Visit our new digs!

June 5, 2009

If you’re still hanging around here, and you’re wondering why we haven’t been updating, never fear. We’re still turning out the content over at our new website. While you’re over there, learn more about everything LunaWeb has to offer.

For so much of the 20th century, Sears’ name loomed large in the American consciousness. “Sears” has taken quite a beating recently. The current recession has drastically cut demand for the durable goods that are Sears’ bread and butter. The retailer still hasn’t quite bounced back after how it suffered at the advent of online shopping.

Sears Crosstown by nichcollins on Flickr

"Sears Crosstown" by nichcollins on Flickr

But online shopping has quite a lot in common with Sears’ catalog origins, so it’s nice to see that they seem to realize how important it is to have a strong online presence.

It’s just too bad they don’t seem to know what to do with it.

While it’s a great step in the right direction for Sears to have a public profile on Facebook, there’s a slight catch: they put information out there, but they don’t seem to check back for their fans’ responses.

This seems like it might be okay, but when you scan their wall, you’ll see that there are 23 posts from customers – seven of which are complaints. That’s almost a third of all the complaints, and they aren’t the softer side of Sears complaints, either. These customers aren’t merely dissatisfied; they have vitriol enough to fuel a thousand Craftsman mowers. These people feel abused and ignored.

Sears’ apparent response? Ignore them.

That’s a bad move, no matter how you look at it.

Dataset excerpts:
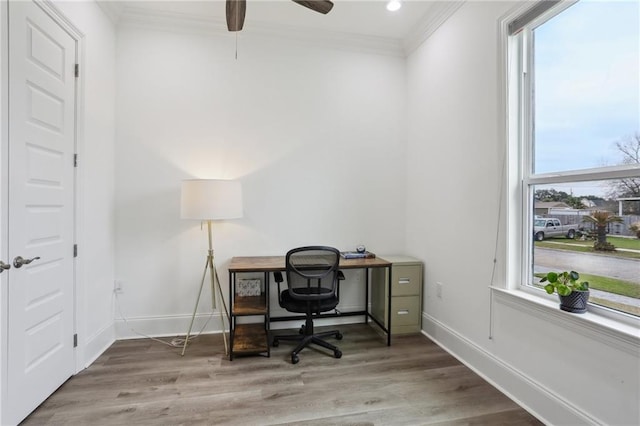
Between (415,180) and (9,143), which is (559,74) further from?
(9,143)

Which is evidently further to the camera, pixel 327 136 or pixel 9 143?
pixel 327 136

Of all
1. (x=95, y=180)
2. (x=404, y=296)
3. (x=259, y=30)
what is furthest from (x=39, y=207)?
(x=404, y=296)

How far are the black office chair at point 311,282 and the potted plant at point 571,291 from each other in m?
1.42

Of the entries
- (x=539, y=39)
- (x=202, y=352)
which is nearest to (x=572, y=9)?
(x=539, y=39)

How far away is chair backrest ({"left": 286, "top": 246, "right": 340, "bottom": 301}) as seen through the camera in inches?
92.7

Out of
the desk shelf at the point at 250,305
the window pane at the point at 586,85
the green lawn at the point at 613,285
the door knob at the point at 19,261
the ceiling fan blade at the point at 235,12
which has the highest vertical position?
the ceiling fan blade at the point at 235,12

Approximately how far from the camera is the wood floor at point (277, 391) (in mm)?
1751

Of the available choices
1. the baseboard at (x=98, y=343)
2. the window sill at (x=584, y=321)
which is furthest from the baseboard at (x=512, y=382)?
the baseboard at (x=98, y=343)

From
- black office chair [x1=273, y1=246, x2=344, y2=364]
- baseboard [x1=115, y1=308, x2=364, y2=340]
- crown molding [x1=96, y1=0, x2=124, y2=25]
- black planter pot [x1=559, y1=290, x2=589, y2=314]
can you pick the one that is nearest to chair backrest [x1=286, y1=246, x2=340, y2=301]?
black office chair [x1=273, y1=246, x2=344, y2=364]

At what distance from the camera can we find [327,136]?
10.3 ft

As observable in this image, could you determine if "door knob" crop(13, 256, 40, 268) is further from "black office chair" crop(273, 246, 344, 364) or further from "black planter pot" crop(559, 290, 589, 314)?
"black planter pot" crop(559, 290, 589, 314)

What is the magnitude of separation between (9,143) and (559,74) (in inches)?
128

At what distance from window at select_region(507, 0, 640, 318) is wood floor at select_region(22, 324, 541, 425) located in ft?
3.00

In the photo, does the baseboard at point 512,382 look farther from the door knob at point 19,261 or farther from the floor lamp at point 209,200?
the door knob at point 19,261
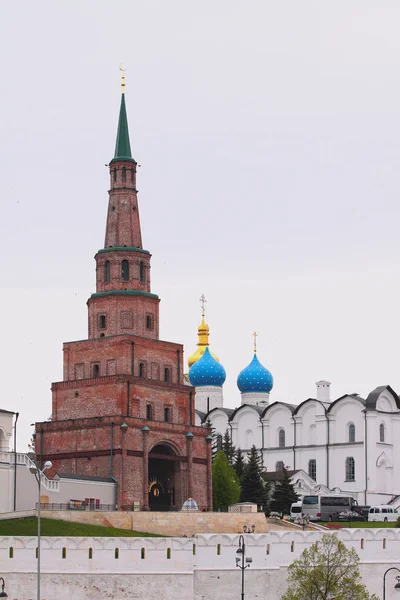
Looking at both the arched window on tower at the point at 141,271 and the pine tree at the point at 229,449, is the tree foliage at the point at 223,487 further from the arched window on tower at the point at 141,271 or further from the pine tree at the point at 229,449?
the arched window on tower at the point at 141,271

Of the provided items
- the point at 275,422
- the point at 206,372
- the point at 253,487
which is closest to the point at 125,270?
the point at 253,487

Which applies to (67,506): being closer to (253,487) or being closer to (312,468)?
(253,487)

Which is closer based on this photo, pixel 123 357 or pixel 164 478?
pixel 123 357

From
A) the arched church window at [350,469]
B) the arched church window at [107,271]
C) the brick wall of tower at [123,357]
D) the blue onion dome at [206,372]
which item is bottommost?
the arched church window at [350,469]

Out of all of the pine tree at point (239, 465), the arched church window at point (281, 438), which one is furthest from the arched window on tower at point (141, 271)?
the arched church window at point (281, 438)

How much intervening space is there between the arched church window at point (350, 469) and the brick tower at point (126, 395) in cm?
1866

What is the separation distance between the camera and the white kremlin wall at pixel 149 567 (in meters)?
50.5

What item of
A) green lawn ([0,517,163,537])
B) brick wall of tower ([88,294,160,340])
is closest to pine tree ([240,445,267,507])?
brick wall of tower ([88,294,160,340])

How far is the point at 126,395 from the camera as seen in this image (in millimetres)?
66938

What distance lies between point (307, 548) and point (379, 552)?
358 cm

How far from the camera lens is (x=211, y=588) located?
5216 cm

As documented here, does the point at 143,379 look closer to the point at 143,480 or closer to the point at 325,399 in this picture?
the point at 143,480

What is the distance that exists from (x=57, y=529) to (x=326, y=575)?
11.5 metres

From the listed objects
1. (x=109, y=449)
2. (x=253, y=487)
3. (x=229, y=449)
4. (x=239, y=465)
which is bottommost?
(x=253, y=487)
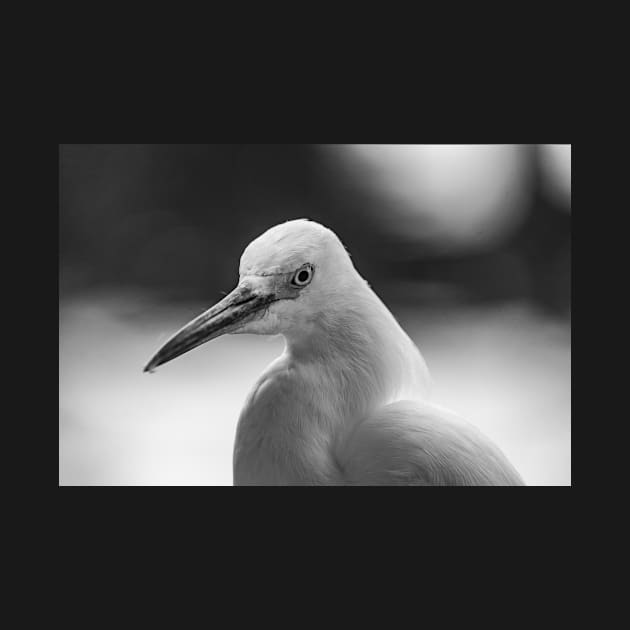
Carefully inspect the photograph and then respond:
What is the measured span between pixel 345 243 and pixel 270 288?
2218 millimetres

Stated exercise:
Carry on the blog post about Sears ignoring complaints on its Facebook wall, starting after its final sentence.

The answer:
Now, to be fair, it should be noted that Facebook doesn’t currently notify the administrators of a public profile when fans post to their wall. The people managing Sears’ page need to keep an eye on it every day if they want to stay updated. And it’s clear that something isn’t happening like it should be.

The employee(s) responsible are treating Facebook like just another task. Make a post, move along. They aren’t responding to negative comments – or positive comments. There is simply no apparent understanding that social media functions and thrives based on interaction.

Looking for answers, we went to MySears.com, the social network Sears started for itself. We signed up for an account and made a post on their message boards asking why this was happening. To our amazement, this began turning things around – within hours of our posting, happy, zealous Sears employees found our post, and set about responding to the angry customers.

We love watching people who clearly love to make things right – especially when they understand how to do so online. It’s too bad, though, that there is nothing on these employees’ Facebook avatars identifying them as legitimate (if non-sanctioned) representatives of Sears.

Whoever it is who posts the fun discounts, sales, and videos to the Sears Facebook public profile needs to stop turning a blind eye to the fact that there will occasionally be a customer who gets the raw end of the deal.

If Sears were to publicly make things right with the customer complaints on their Facebook wall, it would show to all other customers that, though things do go wrong, Sears is committed to their customers.

We like to call this possibility “a public relations coup.”

This is true for any business – the easiest way to show the online world that you’re focused on your customers is to actually focus on them. Interact with them. You can make the wrong things right, changing detractors into promoters, and turning the loyal into evangelists. It’s not called “social” media for nothing.

There are important models out there. Try Dell Computer, or Comcast. Even smaller retailers like Zappos shoes continue to make a name for themselves as companies run by real people – the kind you could meet on the street and have a conversation with.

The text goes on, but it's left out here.